Task to complete: Where does the string "scattered" appear in the records? Copy every line that contains it.

Dataset items:
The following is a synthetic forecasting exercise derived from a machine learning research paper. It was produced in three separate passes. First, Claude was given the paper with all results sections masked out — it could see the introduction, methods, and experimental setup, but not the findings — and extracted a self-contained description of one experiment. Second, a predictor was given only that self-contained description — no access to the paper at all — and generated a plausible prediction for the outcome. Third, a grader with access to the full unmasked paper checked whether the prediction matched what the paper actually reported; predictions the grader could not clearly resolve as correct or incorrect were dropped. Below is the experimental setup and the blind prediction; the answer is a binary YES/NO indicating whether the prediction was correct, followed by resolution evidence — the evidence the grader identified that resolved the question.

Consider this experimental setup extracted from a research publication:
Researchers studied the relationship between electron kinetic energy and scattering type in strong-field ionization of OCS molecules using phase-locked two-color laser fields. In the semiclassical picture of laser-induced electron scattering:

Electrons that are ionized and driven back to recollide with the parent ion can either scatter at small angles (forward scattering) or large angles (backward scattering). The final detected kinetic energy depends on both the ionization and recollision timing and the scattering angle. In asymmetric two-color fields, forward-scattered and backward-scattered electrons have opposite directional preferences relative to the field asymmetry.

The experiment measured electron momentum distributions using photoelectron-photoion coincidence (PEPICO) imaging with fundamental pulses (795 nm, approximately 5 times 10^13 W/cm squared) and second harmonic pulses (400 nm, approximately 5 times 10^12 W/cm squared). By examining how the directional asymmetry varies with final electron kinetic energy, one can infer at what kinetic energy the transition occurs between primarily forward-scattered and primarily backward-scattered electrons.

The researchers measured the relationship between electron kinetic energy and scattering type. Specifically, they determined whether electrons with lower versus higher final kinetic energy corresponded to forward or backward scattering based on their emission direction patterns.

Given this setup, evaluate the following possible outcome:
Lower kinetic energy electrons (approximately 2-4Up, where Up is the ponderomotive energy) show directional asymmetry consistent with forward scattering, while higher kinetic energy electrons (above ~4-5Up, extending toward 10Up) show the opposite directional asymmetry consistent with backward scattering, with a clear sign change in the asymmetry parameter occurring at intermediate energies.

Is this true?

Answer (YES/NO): NO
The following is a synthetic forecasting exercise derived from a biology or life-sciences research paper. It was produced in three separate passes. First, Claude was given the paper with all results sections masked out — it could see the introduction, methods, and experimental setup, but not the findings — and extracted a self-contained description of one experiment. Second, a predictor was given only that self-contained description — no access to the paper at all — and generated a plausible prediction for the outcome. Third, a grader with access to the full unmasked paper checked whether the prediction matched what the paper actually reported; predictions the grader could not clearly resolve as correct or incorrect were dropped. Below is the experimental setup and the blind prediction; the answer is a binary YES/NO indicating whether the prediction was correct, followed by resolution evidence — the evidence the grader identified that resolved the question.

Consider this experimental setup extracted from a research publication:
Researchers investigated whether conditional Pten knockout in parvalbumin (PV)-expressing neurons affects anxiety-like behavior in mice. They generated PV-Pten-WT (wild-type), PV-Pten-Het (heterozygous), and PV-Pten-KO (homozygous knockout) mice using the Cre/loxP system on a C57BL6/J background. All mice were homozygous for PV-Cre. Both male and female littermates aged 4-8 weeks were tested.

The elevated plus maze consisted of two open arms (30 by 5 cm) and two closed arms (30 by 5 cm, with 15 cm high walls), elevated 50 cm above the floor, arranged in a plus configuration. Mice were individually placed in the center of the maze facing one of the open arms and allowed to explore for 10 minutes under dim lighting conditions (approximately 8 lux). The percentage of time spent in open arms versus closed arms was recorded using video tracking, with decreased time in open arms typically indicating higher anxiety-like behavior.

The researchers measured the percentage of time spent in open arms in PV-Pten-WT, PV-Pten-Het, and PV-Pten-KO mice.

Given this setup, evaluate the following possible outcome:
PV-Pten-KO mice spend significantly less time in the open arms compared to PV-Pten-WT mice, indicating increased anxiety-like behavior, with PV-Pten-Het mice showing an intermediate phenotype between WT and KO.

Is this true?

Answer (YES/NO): NO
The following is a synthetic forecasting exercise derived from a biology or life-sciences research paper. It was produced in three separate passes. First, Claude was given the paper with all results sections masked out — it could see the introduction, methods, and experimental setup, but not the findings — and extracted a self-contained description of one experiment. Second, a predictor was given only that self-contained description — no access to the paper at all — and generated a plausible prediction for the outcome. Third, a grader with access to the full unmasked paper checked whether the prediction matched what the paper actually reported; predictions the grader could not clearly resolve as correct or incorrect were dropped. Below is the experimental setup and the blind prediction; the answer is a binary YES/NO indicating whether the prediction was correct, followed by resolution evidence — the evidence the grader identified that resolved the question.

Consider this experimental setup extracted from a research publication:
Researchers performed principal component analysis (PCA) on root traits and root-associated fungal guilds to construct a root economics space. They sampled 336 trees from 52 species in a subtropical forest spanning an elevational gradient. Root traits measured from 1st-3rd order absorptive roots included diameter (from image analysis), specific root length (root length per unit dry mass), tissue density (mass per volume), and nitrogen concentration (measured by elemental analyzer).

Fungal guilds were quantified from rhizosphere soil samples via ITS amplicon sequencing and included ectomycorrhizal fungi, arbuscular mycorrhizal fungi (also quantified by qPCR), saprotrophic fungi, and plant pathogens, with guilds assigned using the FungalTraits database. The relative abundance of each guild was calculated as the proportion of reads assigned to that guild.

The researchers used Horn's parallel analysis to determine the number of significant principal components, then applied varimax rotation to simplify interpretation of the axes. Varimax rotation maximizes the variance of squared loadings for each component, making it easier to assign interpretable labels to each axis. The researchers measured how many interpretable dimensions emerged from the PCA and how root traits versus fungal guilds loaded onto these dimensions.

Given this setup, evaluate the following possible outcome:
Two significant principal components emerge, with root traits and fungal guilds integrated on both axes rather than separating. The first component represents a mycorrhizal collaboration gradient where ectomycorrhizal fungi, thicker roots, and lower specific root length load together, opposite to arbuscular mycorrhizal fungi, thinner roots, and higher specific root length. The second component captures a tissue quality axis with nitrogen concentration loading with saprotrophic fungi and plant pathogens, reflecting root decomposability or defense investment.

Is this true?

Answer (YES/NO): NO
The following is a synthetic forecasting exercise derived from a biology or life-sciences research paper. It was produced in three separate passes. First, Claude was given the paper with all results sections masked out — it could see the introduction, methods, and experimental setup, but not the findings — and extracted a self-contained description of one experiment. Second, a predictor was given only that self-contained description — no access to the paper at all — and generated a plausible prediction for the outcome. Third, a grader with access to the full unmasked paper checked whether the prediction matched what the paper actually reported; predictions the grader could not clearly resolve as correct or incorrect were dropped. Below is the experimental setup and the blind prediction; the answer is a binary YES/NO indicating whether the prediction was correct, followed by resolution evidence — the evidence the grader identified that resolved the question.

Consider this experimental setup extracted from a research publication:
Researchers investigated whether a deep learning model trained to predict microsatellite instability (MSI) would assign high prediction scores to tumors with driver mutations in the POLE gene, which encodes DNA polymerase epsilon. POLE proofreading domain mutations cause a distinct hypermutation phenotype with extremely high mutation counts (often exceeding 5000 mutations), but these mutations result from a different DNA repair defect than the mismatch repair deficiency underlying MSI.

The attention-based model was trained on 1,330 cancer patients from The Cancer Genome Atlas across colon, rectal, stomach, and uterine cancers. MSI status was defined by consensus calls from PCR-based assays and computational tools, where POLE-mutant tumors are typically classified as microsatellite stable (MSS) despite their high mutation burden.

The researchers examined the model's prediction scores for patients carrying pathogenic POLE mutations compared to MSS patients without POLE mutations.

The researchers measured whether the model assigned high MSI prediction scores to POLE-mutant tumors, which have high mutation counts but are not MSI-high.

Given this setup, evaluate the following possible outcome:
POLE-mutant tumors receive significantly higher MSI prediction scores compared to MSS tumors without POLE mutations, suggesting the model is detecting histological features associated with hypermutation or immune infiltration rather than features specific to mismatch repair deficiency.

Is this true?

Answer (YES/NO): NO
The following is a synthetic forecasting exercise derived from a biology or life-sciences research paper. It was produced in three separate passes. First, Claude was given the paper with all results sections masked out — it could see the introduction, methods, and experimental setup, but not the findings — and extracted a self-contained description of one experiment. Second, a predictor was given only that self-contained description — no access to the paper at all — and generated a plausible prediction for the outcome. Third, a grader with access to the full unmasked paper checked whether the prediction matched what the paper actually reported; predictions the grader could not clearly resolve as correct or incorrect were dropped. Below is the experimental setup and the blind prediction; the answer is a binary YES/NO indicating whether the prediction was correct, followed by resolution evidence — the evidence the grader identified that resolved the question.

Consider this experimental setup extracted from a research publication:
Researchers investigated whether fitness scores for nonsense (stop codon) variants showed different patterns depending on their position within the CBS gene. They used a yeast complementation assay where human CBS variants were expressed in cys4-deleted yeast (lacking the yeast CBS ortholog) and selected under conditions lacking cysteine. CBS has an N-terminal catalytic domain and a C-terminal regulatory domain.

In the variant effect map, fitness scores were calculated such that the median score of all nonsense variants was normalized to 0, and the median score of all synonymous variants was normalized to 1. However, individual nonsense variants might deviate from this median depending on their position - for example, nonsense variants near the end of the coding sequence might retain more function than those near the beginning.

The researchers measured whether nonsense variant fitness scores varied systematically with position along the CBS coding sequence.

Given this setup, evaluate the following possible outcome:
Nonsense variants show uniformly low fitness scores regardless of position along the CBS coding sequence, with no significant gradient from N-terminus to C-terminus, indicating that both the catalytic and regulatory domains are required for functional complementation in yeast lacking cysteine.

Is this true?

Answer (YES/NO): NO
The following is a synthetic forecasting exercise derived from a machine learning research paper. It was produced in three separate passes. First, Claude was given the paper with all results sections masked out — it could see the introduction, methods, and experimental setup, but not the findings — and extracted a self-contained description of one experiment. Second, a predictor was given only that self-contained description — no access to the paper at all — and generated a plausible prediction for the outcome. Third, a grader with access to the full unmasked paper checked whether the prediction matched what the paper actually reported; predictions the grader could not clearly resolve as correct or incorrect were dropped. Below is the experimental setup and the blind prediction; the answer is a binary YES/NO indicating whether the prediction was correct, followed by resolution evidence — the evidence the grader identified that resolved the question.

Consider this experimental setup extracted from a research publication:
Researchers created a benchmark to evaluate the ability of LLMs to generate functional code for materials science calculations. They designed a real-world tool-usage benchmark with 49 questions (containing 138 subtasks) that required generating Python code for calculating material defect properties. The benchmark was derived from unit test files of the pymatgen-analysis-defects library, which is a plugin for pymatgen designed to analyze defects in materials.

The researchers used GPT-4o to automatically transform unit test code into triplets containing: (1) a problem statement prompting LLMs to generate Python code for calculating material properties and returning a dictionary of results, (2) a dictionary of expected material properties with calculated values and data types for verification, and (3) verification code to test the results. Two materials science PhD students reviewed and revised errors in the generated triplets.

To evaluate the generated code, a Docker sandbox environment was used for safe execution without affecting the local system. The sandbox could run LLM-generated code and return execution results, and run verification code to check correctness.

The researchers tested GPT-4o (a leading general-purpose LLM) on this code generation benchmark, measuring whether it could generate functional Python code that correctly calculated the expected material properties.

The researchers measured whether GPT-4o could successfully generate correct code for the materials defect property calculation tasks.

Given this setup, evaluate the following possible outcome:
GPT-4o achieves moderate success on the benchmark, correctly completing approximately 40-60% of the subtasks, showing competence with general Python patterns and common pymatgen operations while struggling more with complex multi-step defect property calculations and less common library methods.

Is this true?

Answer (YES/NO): NO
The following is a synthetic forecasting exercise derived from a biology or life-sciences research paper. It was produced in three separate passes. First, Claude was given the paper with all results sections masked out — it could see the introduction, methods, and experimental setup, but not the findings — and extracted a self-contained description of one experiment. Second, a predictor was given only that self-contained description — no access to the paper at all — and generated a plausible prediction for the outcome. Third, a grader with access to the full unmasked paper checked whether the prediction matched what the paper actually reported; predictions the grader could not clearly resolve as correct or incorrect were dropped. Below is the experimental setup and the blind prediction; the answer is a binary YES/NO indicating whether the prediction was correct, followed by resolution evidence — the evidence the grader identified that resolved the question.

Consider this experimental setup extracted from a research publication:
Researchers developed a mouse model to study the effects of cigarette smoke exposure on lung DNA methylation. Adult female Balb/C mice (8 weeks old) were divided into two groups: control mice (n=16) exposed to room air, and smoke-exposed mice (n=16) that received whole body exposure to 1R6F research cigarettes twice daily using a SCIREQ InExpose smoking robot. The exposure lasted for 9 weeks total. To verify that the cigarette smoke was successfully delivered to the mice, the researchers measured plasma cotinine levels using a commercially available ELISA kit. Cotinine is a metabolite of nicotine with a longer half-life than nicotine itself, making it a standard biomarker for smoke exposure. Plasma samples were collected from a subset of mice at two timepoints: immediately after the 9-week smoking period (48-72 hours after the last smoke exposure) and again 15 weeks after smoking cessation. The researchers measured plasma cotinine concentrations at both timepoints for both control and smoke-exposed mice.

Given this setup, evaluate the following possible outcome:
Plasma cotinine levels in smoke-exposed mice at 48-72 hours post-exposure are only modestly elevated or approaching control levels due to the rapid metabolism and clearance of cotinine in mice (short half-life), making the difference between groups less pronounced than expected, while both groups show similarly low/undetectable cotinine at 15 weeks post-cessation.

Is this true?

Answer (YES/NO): NO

Answer to the problem:
Electrons that are ionized and driven back to recollide with the parent ion can either scatter at small angles (forward scattering) or large angles (backward scattering). The final detected kinetic energy depends on both the ionization and recollision timing and the scattering angle. In asymmetric two-color fields, forward-scattered and backward-scattered electrons have opposite directional preferences relative to the field asymmetry.
The experiment measured electron momentum distributions using photoelectron-photoion coincidence (PEPICO) imaging with fundamental pulses (795 nm, approximately 5 times 10^13 W/cm squared) and second harmonic pulses (400 nm, approximately 5 times 10^12 W/cm squared). By examining how the directional asymmetry varies with final electron kinetic energy, one can infer at what kinetic energy the transition occurs between primarily forward-scattered and primarily backward-scattered electrons.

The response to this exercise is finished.